## TEXTE FOURNI
········
Une résilience accrue aux changements climatiques

L’ancienneté d’une forêt lui procure une résilience accrue face aux changements climatiques.

Cette particularité résulte notamment des quatre caractéristiques suivantes :

  • Les forêts anciennes comportent en moyenne un nombre significativement accru d’essences forestières par unité de surface, comparativement aux boisements récents. Dès lors, si une des essences forestières y dépérit temporairement, les autres sont là pour maintenir l’ambiance forestière (ombrage, humidité du sol et de l’air) jusqu’au rétablissement d’une canopée continue.
  • L’enracinement des arbres en forêt ancienne résulte d’explorations racinaires du sous-sol durant plusieurs siècles, même dans d’anciens taillis. Beaucoup plus profond qu’en boisement récent, il permet aux arbres d’accéder à davantage de ressources phréatiques et expose moins les radicelles aux épisodes de sécheresse.
  • Le sous-sol des forêts anciennes présente une macroporosité accrue, en raison de cette activité racinaire profonde pluriséculaire. Il en découle une meilleure capacité de stockage de l’eau dans le sous-sol.
  • Le sol des forêts anciennes présente une abondance plus élevée de champignons mycorhiziens10. Ces liens symbiotiques renforcés améliorent l’approvisionnement des plantes en nutriments tels que l’eau, le phosphore, le soufre, l’azote et les micronutriments du sol. Il en résulte une plus grande résilience face aux changements environnementaux.

Préservation des sols

La continuité temporelle de la couverture forestière implique une caractéristique très importante des forêts anciennes qui est la préservation de la structure et de la qualité de ses sols.

Leurs sols n’ont généralement pas ou peu été altérés : ils n’ont pas subi de labour profond, ni été fertilisés ou amendés, ou subis de modifications physico-chimiques à cause de l’accumulation d’aiguilles de résineux.
········
Entrées sur la localisation d’objets nommés
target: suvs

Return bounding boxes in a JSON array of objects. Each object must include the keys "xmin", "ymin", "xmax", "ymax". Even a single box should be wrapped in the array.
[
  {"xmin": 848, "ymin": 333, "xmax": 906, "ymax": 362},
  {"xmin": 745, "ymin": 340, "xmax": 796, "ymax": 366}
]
········
## CONSIGNE A
Récrivez plus brièvement le paragraphe du texte sur les forêts anciennes qui commence par « L’enracinement des arbres en forêt ancienne », en gardant ses faits essentiels.
## CONSIGNE B
Reprenez le texte sur les forêts anciennes juste après sa dernière phrase et poursuivez-le.
Les entrées n’interviennent en rien dans ce travail.

## RÉPONSE FINALE A
En forêt ancienne, même dans d’anciens taillis, les racines ont exploré le sous-sol pendant plusieurs siècles. Bien plus profond qu’en boisement récent, cet enracinement donne accès à davantage de ressources phréatiques et expose moins les radicelles aux sécheresses.

## RÉPONSE FINALE B
Un sol défriché pour des activités agricoles aura une structure et une composition chimique différentes. En forêt ancienne, le sol présentera beaucoup de matière organique, alors qu’un sol qui a été cultivé à un moment donné sera plus pauvre en carbone et plus riche en phosphore. Par exemple, même après deux millénaires, les concentrations en phosphore restent toujours plus élevées dans les sols de forêts qui ont recolonisé d’anciens champs cultivés à l’époque romaine !

L’enrésinement des forêts feuillues effectué en masse dès le XIXème siècle a des conséquences importantes : le manque de lumière au sol, les travaux préparatoires (dont le drainage et depuis plus récemment le gyrobroyage) ainsi que l’accumulation des aiguilles dans la litière affectent profondément la faune et la flore (dont les géophytes).

Les conséquences de l’interruption de la couverture forestière sur la biodiversité et le sol peuvent donc persister très longtemps (durant des centaines voire quelques milliers d’années) après le retour de l’état forestier. Dès lors, le déboisement d’une forêt feuillue ancienne constitue une perte irréversible, et donc non compensable.

Des forêts à protéger d’urgence

En Wallonie, bien que ce ne soit pas explicitement mentionné tel quel par le Code Forestier (2008), les Plans d’Aménagements Forestiers (PAF) des forêts publiques identifient systématiquement les forêts anciennes présentes sur la zone concernée. De même, les certifications PEFC et FSC demandent que les forêts anciennes soient identifiées dans le plan de gestion.

Il est urgent d’octroyer aux forêts anciennes un statut de protection qui favoriserait une gestion sylvicole qui ne les dénature pas car elles font partie de notre patrimoine commun.

Parmi les mesures à mettre en place, on protégera autant que possible l’intégrité des sols et de la flore forestière lors des travaux forestiers, en mettant en place un réseau de cloisonnements, en interdisant le gyrobroyage et le dessouchage, et en favorisant la régénération naturelle. Il est également important de privilégier les essences indigènes et de ne pas introduire d’essences exotiques (qui n’appartiennent pas naturellement à la flore de Wallonie).

La sylviculture Pro Sylva, aussi appelée Sylviculture Mélangée à Couvert Continu, est particulièrement adaptée à la gestion des forêts anciennes subnaturelles.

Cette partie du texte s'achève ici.